Supplied data =

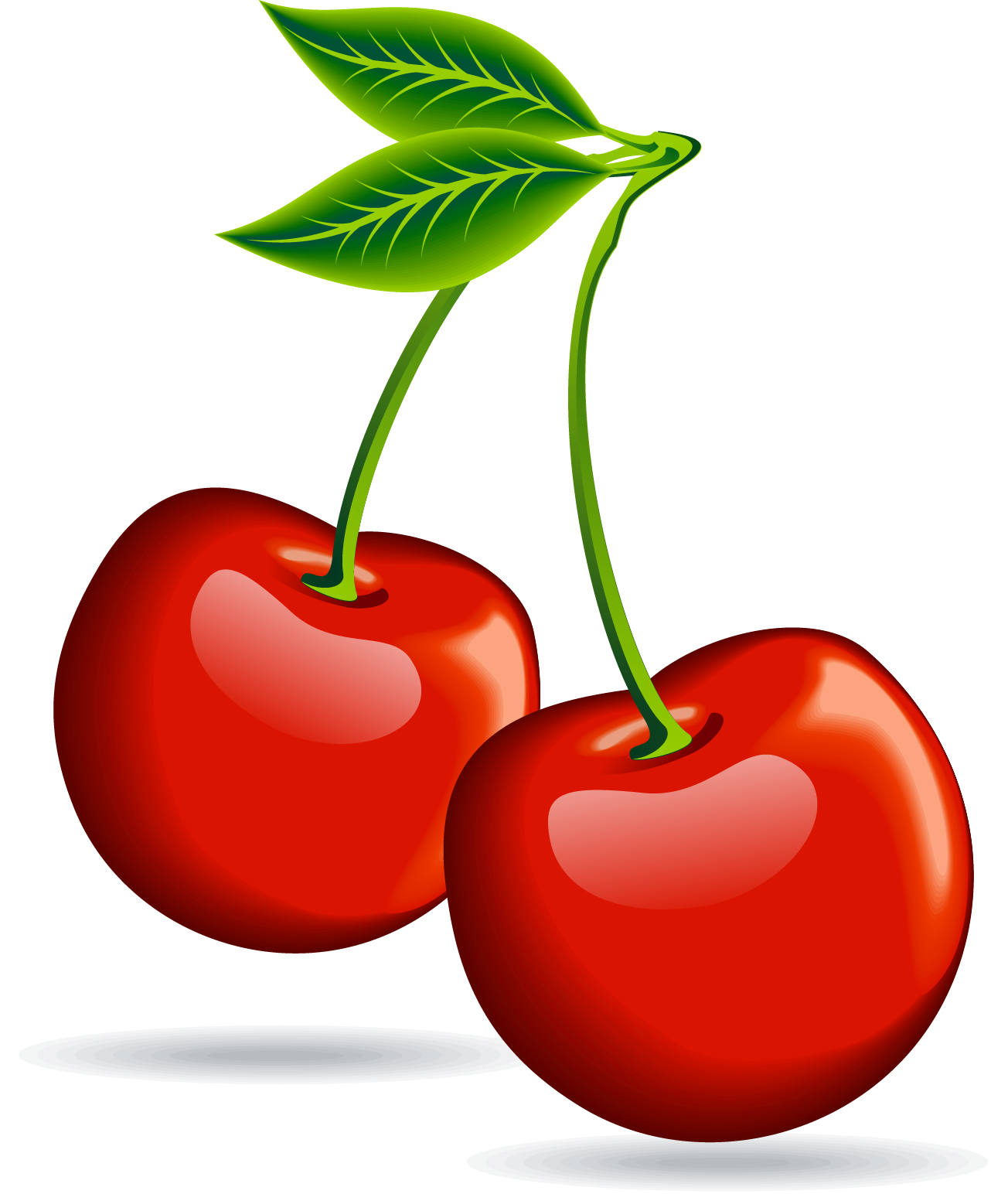 Cherry clipart png. Collection of transparent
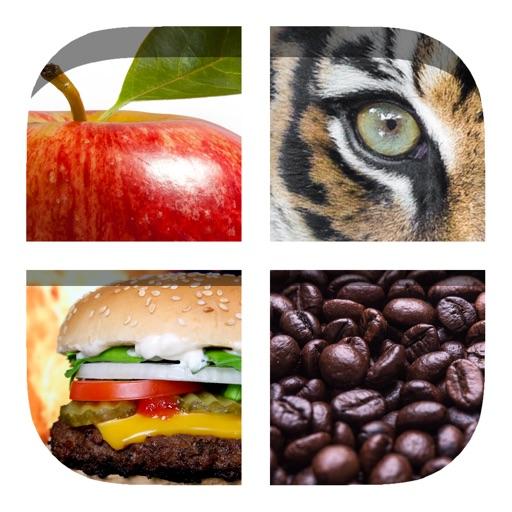 Close Up Pics 2 - Fun Trivia Quiz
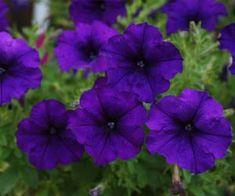 Imagens de flores: Flox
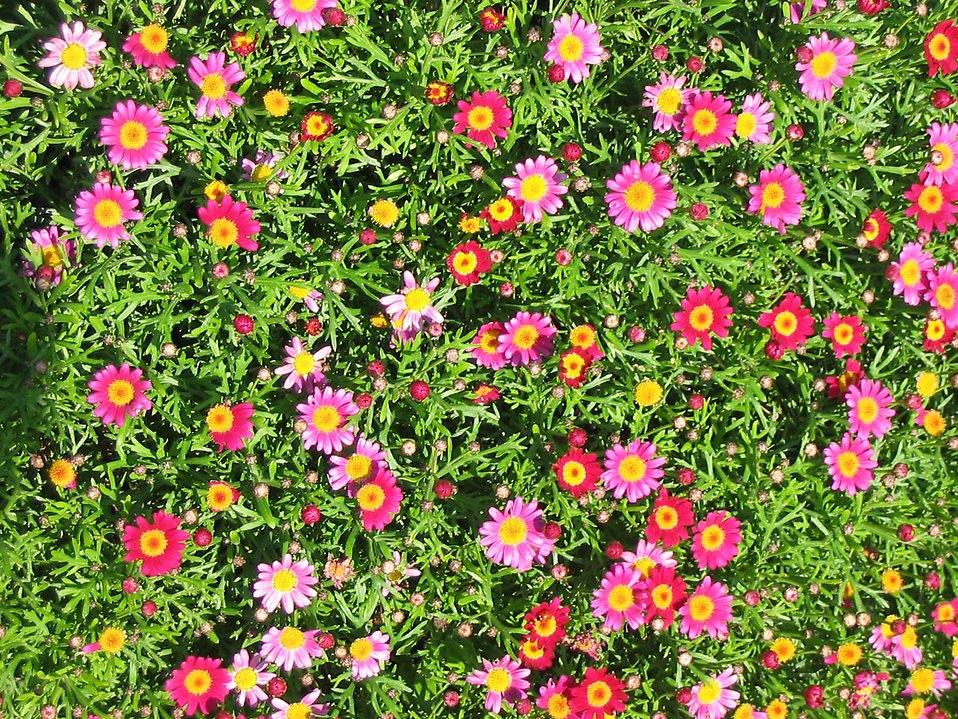 A bunch of small pink daisies : Free Stock Photo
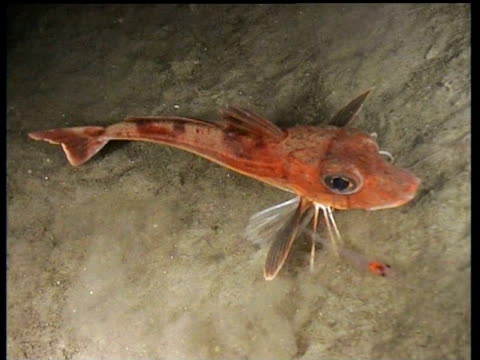 red gurnard on fjord bed snaps at shrimps and stirs up silt, norway - zuschnappen stock-videos und b-roll-filmmaterial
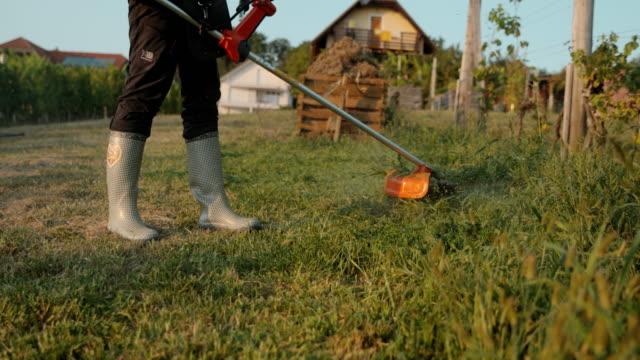 slo mo gardener taglia l'erba con un trimmer - tosaerba video stock e b–roll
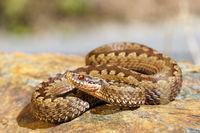 european toxic snake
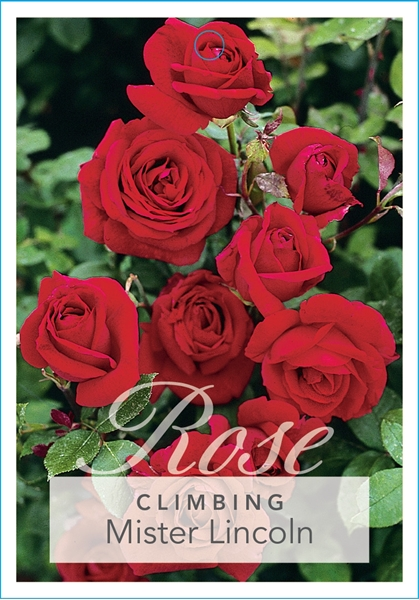 Picture of ROSE MISTER LINCOLN (CL)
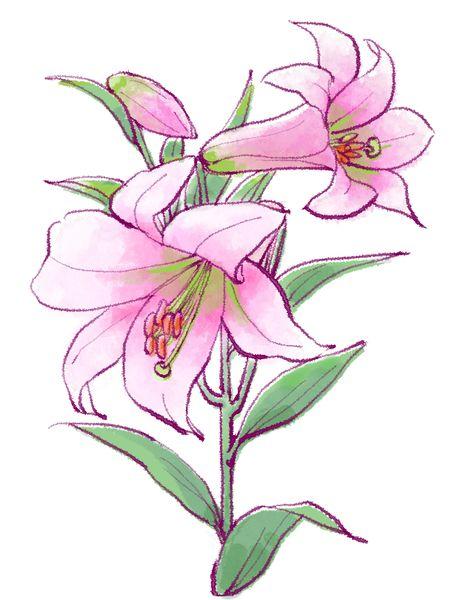 ピンク色のユリの花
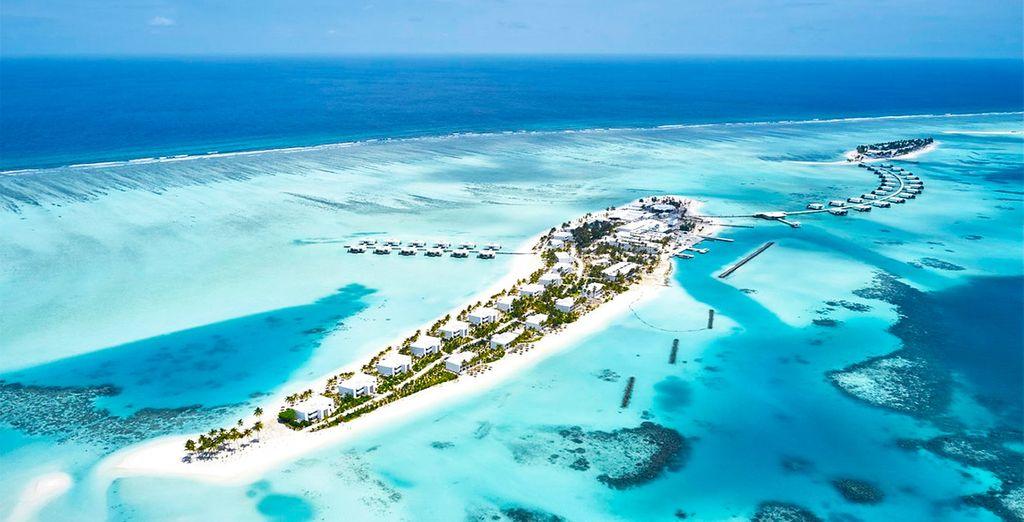 Riu Palace Resort 5*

Task objective = Only an exact copy belongs in the answer: the lines from the one containing "Imagens de flores: Flox" through the end of the records, both ends included, minus the pictures.

Your response =
 Imagens de flores: Flox
 A bunch of small pink daisies : Free Stock Photo
 red gurnard on fjord bed snaps at shrimps and stirs up silt, norway - zuschnappen stock-videos und b-roll-filmmaterial
 slo mo gardener taglia l'erba con un trimmer - tosaerba video stock e b–roll
 european toxic snake
 Picture of ROSE MISTER LINCOLN (CL)
 ピンク色のユリの花
 Riu Palace Resort 5*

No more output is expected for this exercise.